Cette page n’a pas encore été corrigée

XIII


Pavel descendit du tas de ferraille et se plaça à côté de sa mère. Autour d’eux, tout le monde se mit à parler bruyamment, à discuter, à s’agiter en criant :

— La grève ne se fera pas ! dit Rybine en s’approchant de Pavel ; quoique le peuple soit rapace quand il s’agit d’argent, il est trop poltron. Il y en aura peut-être trois cents qui seront de ton avis, pas plus. On ne peut pas remuer un pareil tas de fumier avec une seule fourche…

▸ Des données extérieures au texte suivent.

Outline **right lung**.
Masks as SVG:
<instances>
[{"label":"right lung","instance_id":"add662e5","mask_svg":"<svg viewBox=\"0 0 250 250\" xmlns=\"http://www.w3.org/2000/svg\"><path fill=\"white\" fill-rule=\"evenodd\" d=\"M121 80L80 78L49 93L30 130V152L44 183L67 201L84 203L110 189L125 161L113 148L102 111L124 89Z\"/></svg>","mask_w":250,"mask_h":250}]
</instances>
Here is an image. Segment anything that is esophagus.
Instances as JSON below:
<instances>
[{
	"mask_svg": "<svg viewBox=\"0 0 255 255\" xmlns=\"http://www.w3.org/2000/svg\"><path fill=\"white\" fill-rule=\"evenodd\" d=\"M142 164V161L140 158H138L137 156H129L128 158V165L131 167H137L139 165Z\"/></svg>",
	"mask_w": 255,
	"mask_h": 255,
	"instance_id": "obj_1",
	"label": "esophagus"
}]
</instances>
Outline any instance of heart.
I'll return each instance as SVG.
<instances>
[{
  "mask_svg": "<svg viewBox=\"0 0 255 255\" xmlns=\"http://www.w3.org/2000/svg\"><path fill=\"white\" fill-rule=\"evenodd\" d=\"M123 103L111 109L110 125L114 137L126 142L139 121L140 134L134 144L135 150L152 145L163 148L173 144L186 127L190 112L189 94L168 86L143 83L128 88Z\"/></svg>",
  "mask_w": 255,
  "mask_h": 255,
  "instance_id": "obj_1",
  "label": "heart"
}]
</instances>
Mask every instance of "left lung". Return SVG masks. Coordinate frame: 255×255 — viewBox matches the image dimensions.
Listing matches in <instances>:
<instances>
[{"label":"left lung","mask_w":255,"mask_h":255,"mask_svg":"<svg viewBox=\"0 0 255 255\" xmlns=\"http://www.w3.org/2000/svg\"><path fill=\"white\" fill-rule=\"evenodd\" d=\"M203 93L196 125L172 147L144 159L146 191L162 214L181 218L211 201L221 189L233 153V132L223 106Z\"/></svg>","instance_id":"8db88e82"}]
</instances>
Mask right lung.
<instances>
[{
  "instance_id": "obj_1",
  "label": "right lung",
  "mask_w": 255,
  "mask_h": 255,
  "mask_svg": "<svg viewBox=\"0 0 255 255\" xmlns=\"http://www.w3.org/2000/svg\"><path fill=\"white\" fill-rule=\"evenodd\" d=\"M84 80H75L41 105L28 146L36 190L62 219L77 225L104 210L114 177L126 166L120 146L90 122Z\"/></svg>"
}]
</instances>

Pavel garda le silence. Devant lui, la foule avec son énorme visage noir s’agitait et le considérait comme si elle eût exigé quelque chose de lui. Son cœur battait avec anxiété. Il lui semblait que ses paroles avaient disparu sans laisser de traces sur ces hommes, telles des gouttes de pluies clairsemées tombant sur une terre crevassée par la longue sécheresse. L’un après l’autre, les ouvriers s’approchaient de lui, le félicitaient de son discours, mais doutaient de la réussite de la grève, et se plaignaient de ce que le peuple ne comprît ni sa force, ni ses intérêts.

Une impression de désenchantement gagnait Pavel, il ne croyait plus en sa force. Il avait mal à la tête et se sentait comme vide ! Auparavant, dans les moments où il se représentait le triomphe de la vérité qui lui était chère, l’enthousiasme dont son cœur était rempli lui donnait envie de pleurer. Et maintenant qu’il avait exprimé sa foi devant le peuple, elle lui avait paru pâle, impuissante, incapable de toucher qui que ce fût. Il s’en accusait lui-même ; il avait l’impression qu’il avait paré son rêve de vêtements informes, sombres et misérables, et qu’ainsi personne n’en avait vu la beauté.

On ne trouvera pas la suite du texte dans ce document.